### Work task 1:
In the cedar chairs thread, why does the chair builder point whistech to freeplans.com?
### Work task 2:
According to the cedar chairs thread, were the chairs built from purchased plans or from the builder's own plans?
### Work task 3:
Reproduce the cedar chairs thread from "Beautiful work sir" to "Hope that helps.".

### Document excerpt:
# Cedar Chairs



## h.f.d.firedog (Dec 29, 2008)

Retired firefighter at play.


----------



## bill (May 21, 2004)

sweet, that's some good looking cedar


----------



## Tortuga (May 21, 2004)

Beautiful work, Dog...

You musta had a lot of spare time between fires....:rotfl:


----------



## whistech (Jul 25, 2005)

Beautiful work sir Did you make from plans or your own design. If from plans, please post where I could buy a set. Thanks, Whistech


----------



## h.f.d.firedog (Dec 29, 2008)

Thanks guys.
whistec -- they are my own plans. If you want I can give you some dementions. Look at freeplans.com , they have a bunch of plans of chairs, and other fun stuff to build. Hope that helps.


----------



## Viking48 (Jan 24, 2006)

That cedar really looks good. Great job.

Scraped caption text data
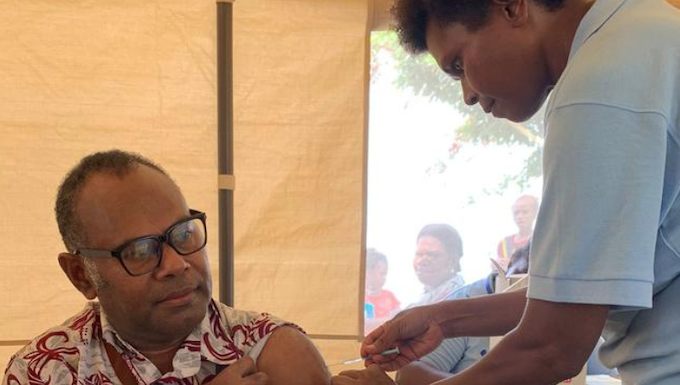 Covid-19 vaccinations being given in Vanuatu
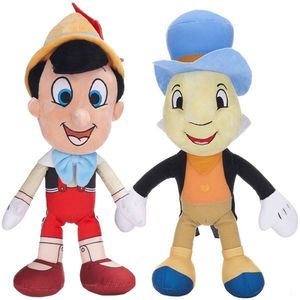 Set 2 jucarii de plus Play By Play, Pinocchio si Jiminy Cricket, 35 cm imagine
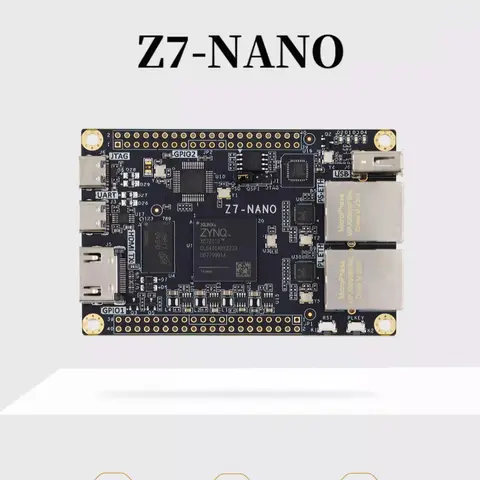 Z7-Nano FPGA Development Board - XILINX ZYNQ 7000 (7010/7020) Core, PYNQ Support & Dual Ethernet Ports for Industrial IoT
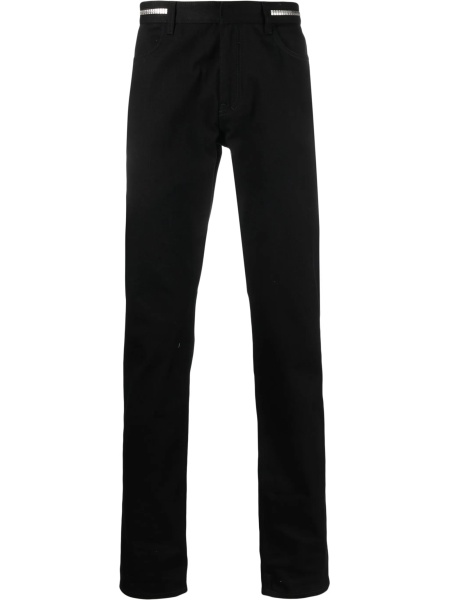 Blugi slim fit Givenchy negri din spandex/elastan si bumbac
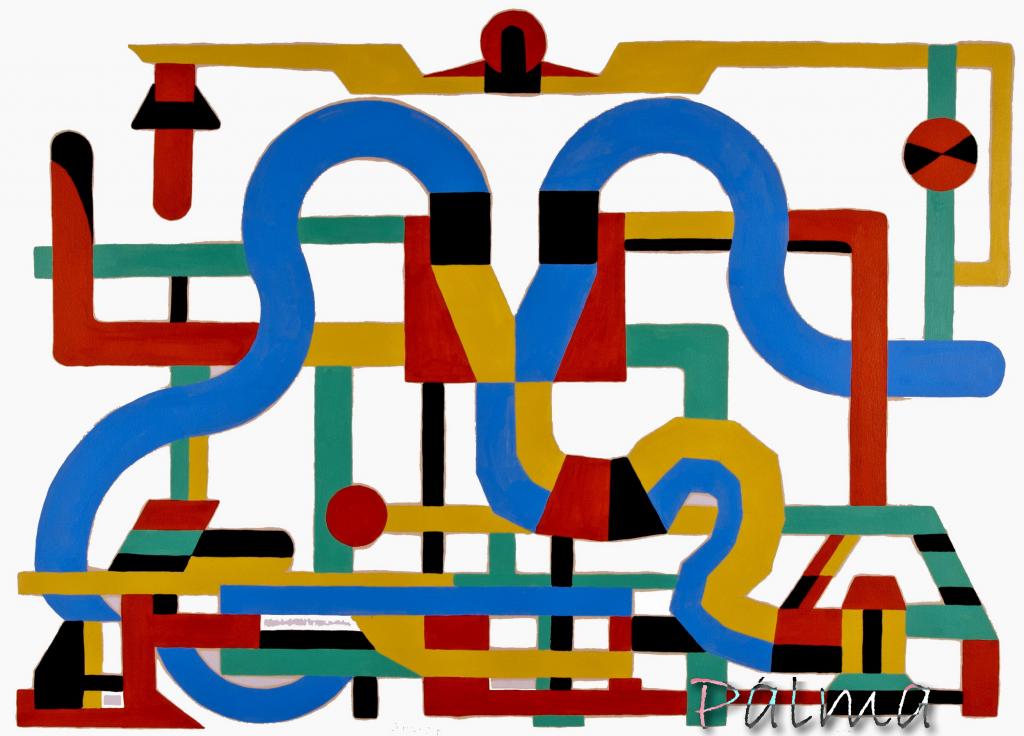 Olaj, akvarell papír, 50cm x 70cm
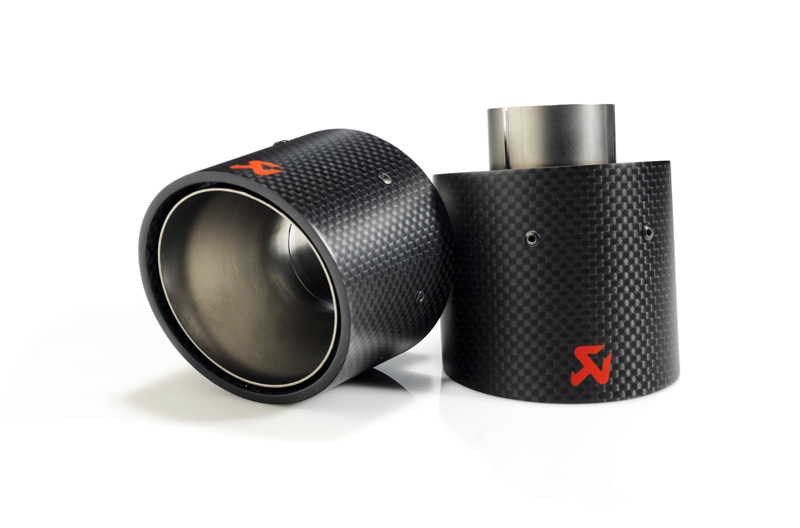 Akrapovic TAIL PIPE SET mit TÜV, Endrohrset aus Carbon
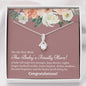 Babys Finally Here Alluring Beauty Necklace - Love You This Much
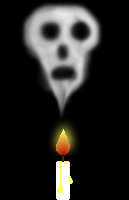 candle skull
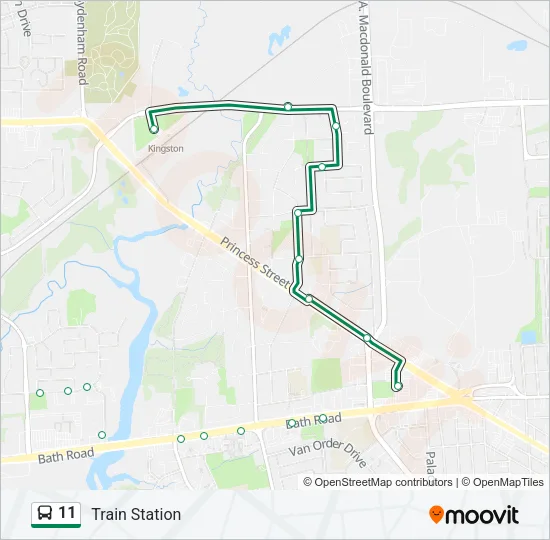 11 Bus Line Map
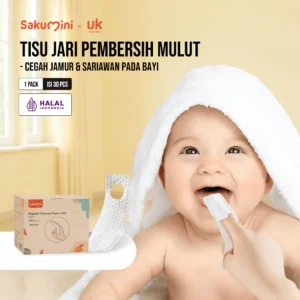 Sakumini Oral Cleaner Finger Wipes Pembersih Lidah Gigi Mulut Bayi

### Final answer 1:
Whistech asked whether the chairs came from plans and where a set could be bought. The builder made them from his own plans, so he points to freeplans.com because it has a bunch of plans for chairs and other fun things to build.

### Final answer 2:
They were built from the builder's own plans.

### Final answer 3:
Beautiful work sir Did you make from plans or your own design. If from plans, please post where I could buy a set. Thanks, Whistech


----------



## h.f.d.firedog (Dec 29, 2008)

Thanks guys.
whistec -- they are my own plans. If you want I can give you some dementions. Look at freeplans.com , they have a bunch of plans of chairs, and other fun stuff to build. Hope that helps.